The widespread ignorance of class interests among workers offers no permanent hindrance to our socialist policy. That ignorance is due to certain causes, and the lack of interest in revolutionary ideas among the masses. If a collapse of conditions causes vast discontent, can anything be hoped for if the working-class are ignorant of socialism? Discontent in itself is not sufficient. Without working class action based on socialist consciousness, there can be no social transformation. That conditions are likely to develop anti-capitalist views among the workers is so well-known to the capitalists there that they have spent fabulous sums in controlling almost every agency of education and opinion, including the labour leader. The open and constant use of the wealth of the few to control affairs by so-called corruption is inevitable. This, however, will not prevent or influence the awakened worker once be realises that economic and political action are essential for him or her, and that neither political or economic action are in themselves corrupt or need ever be corrupt once the workers understand and control the economic and political organisations for themselves and in their own interest.
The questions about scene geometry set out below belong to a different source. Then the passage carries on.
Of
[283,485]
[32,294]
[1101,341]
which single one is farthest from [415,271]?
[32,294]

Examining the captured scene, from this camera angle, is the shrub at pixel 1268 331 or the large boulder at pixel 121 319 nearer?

The alternative to capitalism is seen as a society in which all forms of exchange and money will be abolished and all land and property will be taken into the control of the community. Capitalism is the system of minority private ownership of the means of wealth production and distribution, the majority having only their labour power to sell to earn a living—only the profit of the privileged class is maximized. Socialism is the system of society, never yet established anywhere because it requires a majority of convinced socialists based on common ownership and democratic control, and production solely to meet human need. What is usually called “socialism” (government ownership) is state capitalism. Capitalism means capitalists compete for markets and workers have to compete for jobs, whereas socialism means that all individuals have free and equal access to the wealth the world is capable of producing. Why should anyone fear a system that means abolishing war, poverty, privilege and exploitation of the majority by the minority? Nearly everything that we need to-day— food, clothes, and the rest—are produced by businesses, and therefore with the object of making a profit. That is why bad food is often produced, shoddy clothes are often made, houses that you can nearly blow over are often built, and the workers who produce the needed goods are paid such low wages that many of them spend the whole of their lives in a state of poverty that often takes away the wish to remain alive. The Socialist Party intends to have all this altered. Instead of somebody, or some company, having to buy the machinery and other things before food and clothes can be made, we say, let the land and machinery belong to the whole of the people, and let us arrange things so that some will make machinery, others will plough the land, some will go down in mines, others will drive the trains, and so on. As each took an equal part in making what we all needed so each would take an equal part in using what was made.


Now if we had such a state of affairs we would only make the best things we could, and we would make them in the best way. Everyone that could would take his part in making things, so that they would be neither rich unemployed nor poor unemployed. Some will say the idea of everyone working together in such a manner is impossible—each will want to get the lion's share of what is made and do as little as he can. When, however, everyone understands that by not doing his part either in the work or the consuming he is only hindering the producing of things, and therefore, in the long run, doing himself an injury, then there will be, in the main, neither slacking nor greediness. Besides, there will be so little work for each to do and such an abundance of things to be got that these inherited vices will soon disappear.